Enclosed is a small piece of PAPER, the result of an experiment I have made, in order to ascertain if that useful article might not be manufactured from WOOD. The result has proved that opinion to be correct, for- by the sample which I have sent you, Gentlemen- you will perceive the feasibility of it. The enclosed, which is as firm in its texture as white, and to all appearance as durable as the common wrapping paper made from hemp, cotton, or the ordinary materials of manufacture is ACTUALLY COMPOSED OF SPRUCE WOOD, reduced to a pulp, and subjected to the same treatment as paper is in course of being made, only with this exception, VIZ: my insufficient means of giving it the required pressure. I entertain an opinion that our common forest trees, either hard or soft wood, but more especially the fir, spruce, or poplar, on account of the fibrous quality of their wood, might easily be reduced by a chafing machine, and manufactured into paper of the finest kind. This opinion, Sirs, I think the experiment will justify, and leaving it to be prosecuted further by the scientific, or the curious.

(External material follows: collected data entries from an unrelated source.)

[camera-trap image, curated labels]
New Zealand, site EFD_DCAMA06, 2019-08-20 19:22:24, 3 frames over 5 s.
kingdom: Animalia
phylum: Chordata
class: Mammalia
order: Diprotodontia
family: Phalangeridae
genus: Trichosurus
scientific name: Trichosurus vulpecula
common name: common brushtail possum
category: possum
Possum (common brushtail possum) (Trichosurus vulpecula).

I remain, Gentlemen, your obdt. servant,

CHARLES FENERTY.

The Acadian Recorder
Halifax, N.S.
Saturday, October 26, 1844

Death and legacy

Little attention was given and even Fenerty himself never pursued the idea and he never took out a patent on his process. But it did mark the beginning to a new industry, although today most people attribute F. G. Keller as the original inventor.

Fenerty travelled to Australia then returned again to Halifax in 1865. He held several positions: Wood Measurer, Census Taker, Health Warden, Tax Collector for his community, and Overseer of the Poor. He was also very involved with the Church. Fenerty died on June 10, 1892 in his home in Upper Sackville, Nova Scotia, from a flu.

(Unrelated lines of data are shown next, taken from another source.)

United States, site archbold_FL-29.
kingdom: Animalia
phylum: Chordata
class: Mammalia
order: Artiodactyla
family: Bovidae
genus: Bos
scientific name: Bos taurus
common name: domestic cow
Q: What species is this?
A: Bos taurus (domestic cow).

Fenerty was also a well-known poet of his time, publishing more than 35 (known) poems. Some popular titles were: “Betula Nigra” (about a Black Birch tree), “Essay on Progress” (published in 1866), and “The Prince’s Lodge” (about Prince Edward Augustus, Duke of Kent and Strathearn, written around 1838 and published in 1888). In October 1854, he won first prize for “Betula Nigra” at the Nova Scotia Industrial Exhibition.

Pulped wood paper slowly began to be adopted by paper mills throughout Canada, the U.S., and Europe. Then to the rest of the world. Charles would live to see the very first wood pulp paper mill erected near his home town (where some claim he worked part-time in his latter years). German newspapers were the first to adopt the process, then other newspaper made the painful switch from rags to wood pulp. By the end of the 19th century almost all newspapers in the western world were using pulp wood newsprint.